ECE2006 Poster Presentations Steroids (44 abstracts)
1Regional Centre for Endocrinology and Diabetes, Royal Victoria Hospital Belfast, United Kingdom; 2Regional Endocrine Laboratory, Royal Victoria Hospital Belfast, United Kingdom.
Primary hyperaldosteronism secondary to bilateral adrenal hyperplasia (BAH) bears striking similarities pathophysiologically to essential hypertension. During stimulation studies to elucidate possible aberrant aldosterone responses in BAH we measured the aldosterone response to 250mcg iv synacthen after 30 and 60 minutes in 7 patients with BAH and in 20 healthy controls. Patients had diuretics withheld for at least 4 weeks and betablockers and calcium channel blockers withheld for at least 2 weeks.

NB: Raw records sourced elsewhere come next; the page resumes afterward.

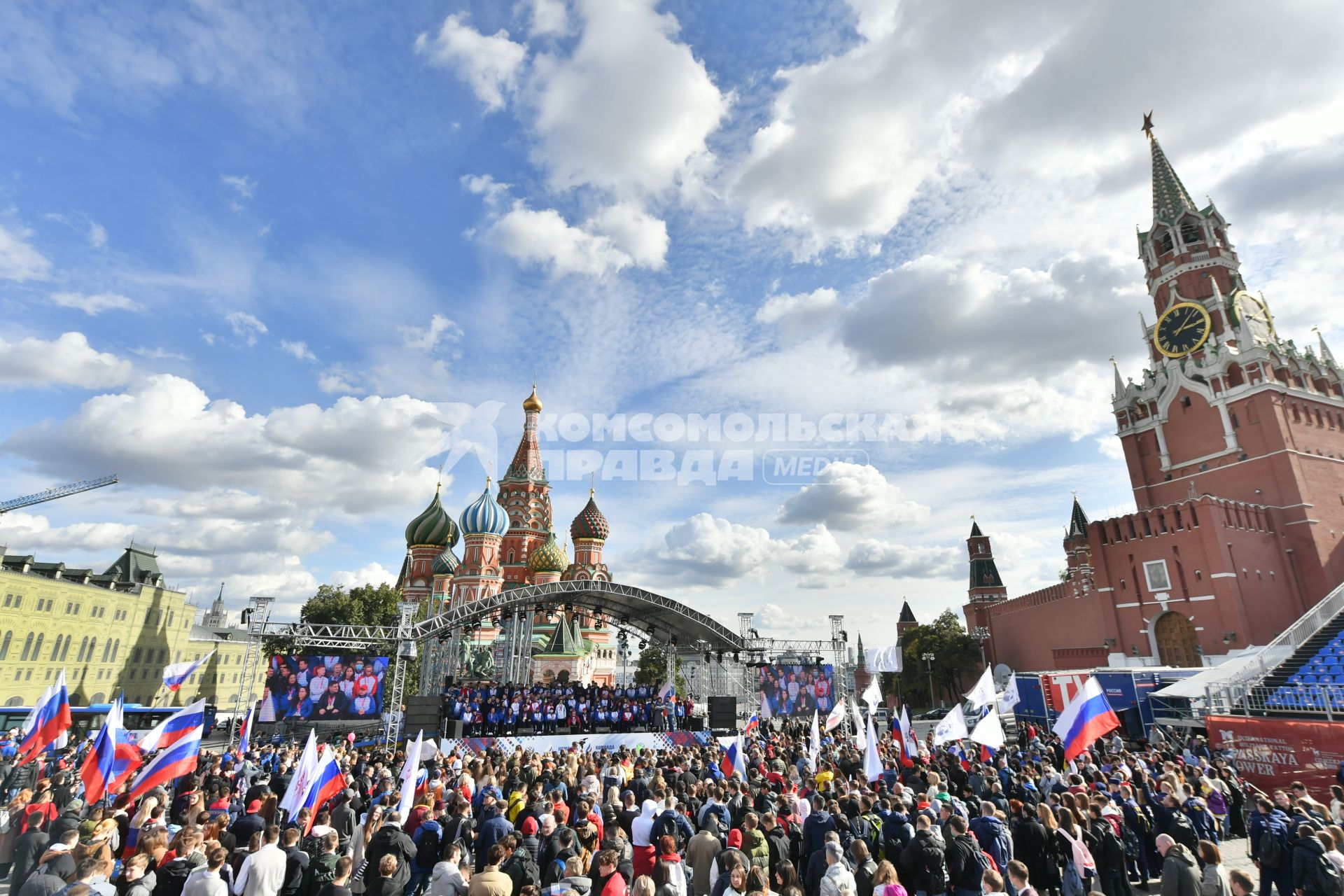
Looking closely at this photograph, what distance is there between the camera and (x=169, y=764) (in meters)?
10.2

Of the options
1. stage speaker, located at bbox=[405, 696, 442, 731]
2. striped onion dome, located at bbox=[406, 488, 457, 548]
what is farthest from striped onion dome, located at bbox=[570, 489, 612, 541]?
stage speaker, located at bbox=[405, 696, 442, 731]

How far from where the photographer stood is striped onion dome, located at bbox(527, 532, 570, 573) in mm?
55719

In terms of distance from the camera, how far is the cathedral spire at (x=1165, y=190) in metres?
47.0

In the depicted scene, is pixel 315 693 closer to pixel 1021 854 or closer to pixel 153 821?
pixel 153 821

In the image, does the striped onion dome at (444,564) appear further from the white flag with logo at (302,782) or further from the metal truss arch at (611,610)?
the white flag with logo at (302,782)

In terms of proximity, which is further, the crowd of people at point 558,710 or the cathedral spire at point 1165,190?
the cathedral spire at point 1165,190

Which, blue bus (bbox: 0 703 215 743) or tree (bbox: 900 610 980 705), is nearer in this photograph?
blue bus (bbox: 0 703 215 743)

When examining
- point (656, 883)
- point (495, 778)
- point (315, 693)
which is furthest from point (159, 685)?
point (656, 883)

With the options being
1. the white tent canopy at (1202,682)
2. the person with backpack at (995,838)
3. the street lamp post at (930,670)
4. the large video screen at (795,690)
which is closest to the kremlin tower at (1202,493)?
the street lamp post at (930,670)

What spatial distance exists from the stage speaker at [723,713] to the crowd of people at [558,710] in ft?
3.03

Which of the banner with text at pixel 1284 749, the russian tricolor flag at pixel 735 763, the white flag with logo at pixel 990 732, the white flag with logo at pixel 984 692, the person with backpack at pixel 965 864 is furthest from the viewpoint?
the white flag with logo at pixel 984 692

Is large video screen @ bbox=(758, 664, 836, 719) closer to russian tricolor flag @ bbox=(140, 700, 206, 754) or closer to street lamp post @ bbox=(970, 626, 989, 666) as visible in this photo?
street lamp post @ bbox=(970, 626, 989, 666)

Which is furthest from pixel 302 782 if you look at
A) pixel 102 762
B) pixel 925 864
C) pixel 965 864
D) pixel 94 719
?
pixel 94 719

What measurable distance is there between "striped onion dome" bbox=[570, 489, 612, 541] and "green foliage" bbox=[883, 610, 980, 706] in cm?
2813
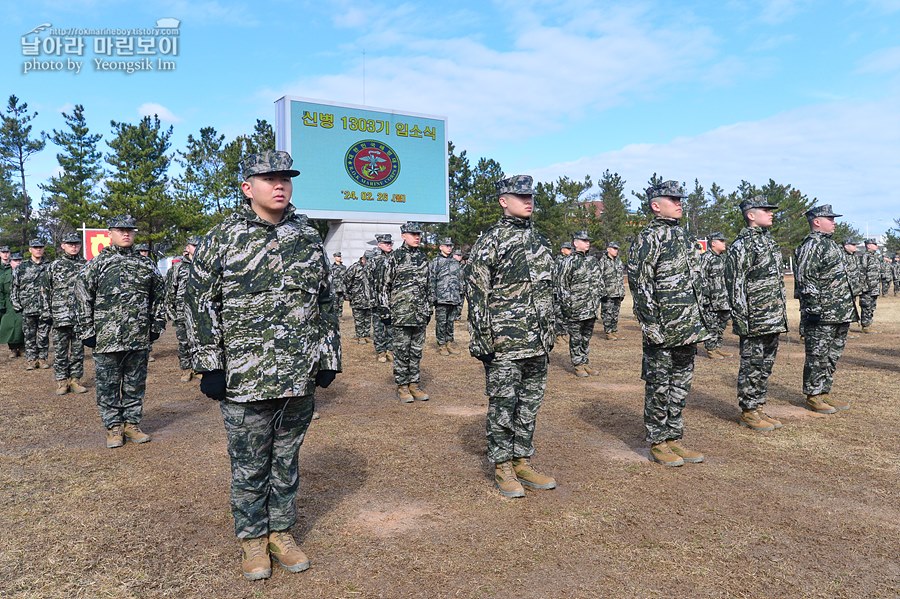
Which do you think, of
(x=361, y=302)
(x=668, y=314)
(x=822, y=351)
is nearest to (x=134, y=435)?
(x=668, y=314)

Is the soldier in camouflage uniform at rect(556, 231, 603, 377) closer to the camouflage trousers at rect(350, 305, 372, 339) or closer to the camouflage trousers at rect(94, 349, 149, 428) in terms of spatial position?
the camouflage trousers at rect(350, 305, 372, 339)

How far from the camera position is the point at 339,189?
30.6 metres

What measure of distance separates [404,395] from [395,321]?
1.05m

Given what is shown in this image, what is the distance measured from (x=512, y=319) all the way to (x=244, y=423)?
7.00 feet

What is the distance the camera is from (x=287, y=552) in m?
3.48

Subjects were in the supine position for at least 30 minutes. For controls the serum aldosterone level (mean ±standard error) was 189 pmol/l±21 at baseline, 581 pmol/l±48 at 30 minutes and 565 pmol/l±47 at 60 minutes. In the patient group, the serum aldosterone levels were 722 pmol/l±266 at baseline, 2777 pmol/l±633 at 30 minutes and 2921 pmol/l±790 at 60 minutes. Using a cutoff aldosterone value of 1200 pmol/l at 30 minutes the synacthen test has a sensitivity of 85.7% and specificity of 100% for the diagnosis of BAH. At 60 minutes, using a cutoff value of 750 pmol/l, the sensitivity was100% and specificity was 95%.
These unexpected results are promising for the possible use of the synacthen test in the screening for hyperaldosteronism if similar findings are confirmed in adenoma patients and if further studies in patients with essential hypertension show similar clear distinction from patients with hyperaldosteronism as have been seen with controls.